# Accommodation Appointments



## steadyboy

Someone has told me that appartments are let with a very low level of appointment. That is to say the appartment will have a w.c. and a kitchen sink and that is all. All other furniture is to be purchased/rented/borrowed. Can someone tell me if there is any truth in this? Surely an appartment can be rented on a furnished or part-furnished basis?


----------



## larabell

Someone has told you wrong. The trouble with listening to "someone" is that you only get one person's opinion based on their own limited experience. There are certainly modern apartments here with, on average (and in my opinion), better accomodations than I was used to when I was living in California. And if you get away from the Tokyo and Osaka areas (which are more comparable, price-wise, to Mahhattan than Austin) the rent is not all that bad.

You _can_ get furnished apartments. But since most furnished apartments are targeted at temporary residents (ie: those with an expense account), they will be more expensive than simply renting unfurnished and buying furniture. And if you're in the place for more than a year or two, you can toss the furniture when you leave and still come out ahead.

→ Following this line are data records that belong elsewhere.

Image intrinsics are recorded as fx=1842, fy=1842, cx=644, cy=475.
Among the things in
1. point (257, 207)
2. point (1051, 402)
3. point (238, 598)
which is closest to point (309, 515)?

I'm paying pretty close to what my colleagues in San Jose were paying for the same amount of living space during the dot-com bubble, if that tells you anything. For that I get an on-the-fly water heater, seperate bathroom and toilet, a bath that my two kids and I can share comfortably, and a nice balcony. Obviously, if you're coming over from Idaho the prices will be shocking -- but moving to San Francisco would be even worse, from what I'm told. And I know a friend who bought a 4-story split level near Atami for less than what another friend paid for a 2-BR townhome in San Jose. It's all relative and it depends a lot on where you choose to live.


----------



## synthia

Ah, Japan seems reasonable to those from the high-priced areas of the US, expensive to others, just like any other move.

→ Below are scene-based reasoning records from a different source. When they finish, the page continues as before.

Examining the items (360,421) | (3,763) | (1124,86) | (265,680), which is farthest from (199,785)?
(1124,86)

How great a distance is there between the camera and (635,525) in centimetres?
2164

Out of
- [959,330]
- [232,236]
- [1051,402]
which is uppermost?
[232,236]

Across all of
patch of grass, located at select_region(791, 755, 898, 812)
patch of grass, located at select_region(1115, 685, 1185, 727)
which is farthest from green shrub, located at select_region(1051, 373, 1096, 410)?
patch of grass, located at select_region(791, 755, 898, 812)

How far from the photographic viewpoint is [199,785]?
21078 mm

I stayed with friends in an apartment in Tokyo for a while, and while it was unfurnished, it came with a refrigerator and cooktop. However, in Kitakyushu, only the very new, modern apartments came with appliances. I had to buy a cooktop and refrigerator.

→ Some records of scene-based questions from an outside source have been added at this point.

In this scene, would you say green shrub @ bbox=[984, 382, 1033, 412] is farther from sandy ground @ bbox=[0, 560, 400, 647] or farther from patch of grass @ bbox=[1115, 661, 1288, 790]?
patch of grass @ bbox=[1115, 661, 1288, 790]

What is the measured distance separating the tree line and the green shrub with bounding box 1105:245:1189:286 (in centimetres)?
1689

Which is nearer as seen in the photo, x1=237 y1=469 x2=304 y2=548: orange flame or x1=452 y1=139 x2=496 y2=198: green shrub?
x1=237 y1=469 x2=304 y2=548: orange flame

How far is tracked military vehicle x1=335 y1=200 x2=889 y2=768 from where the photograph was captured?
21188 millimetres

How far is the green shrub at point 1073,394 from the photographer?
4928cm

Having to buy appliances is not unusual in some countries. Even in the US. Where I grew up, for some unknown reason, apartments came with stoves but not refrigerators. Again, the newer ones came fully equipped. The idea that the appliances convey even when buying a house is relatively new, and pretty much came about when they started to be built in. It used to be stoves and refrigerators were always free-standing. 

I was considering moving to Ecuador, and there even new apartements come without appliances.

What was hard for me was not having a built-in heating system. I hated that kerosene heater with a passion, and the necessity of sleeping with a window open a bit because of fumes.


----------



## larabell

Yeah... when I thought "furniture", I wasn't thinking of kitchen appliances. My current place has built-in stove, dishwasher, and a cheap-ass washer/dryer pair that I wish had _not_ come with the place. We already had a refrigerator.

In California (where I lived the longest before Japan), I always thought it depended more on whether the previous owners wanted to keep their appliances or not. They _are_ pretty expensive to move compared to other stuff. When I moved out of the company-provided place I was in for the first couple years here, we negotiated with the landlord to simply leave the refrigerator in place for the next tenant. For all I know, it could still be there.

But, in general, movable appliances don't seem to come with unfurnished apartments here. Maybe it's a cultural/expectation thing.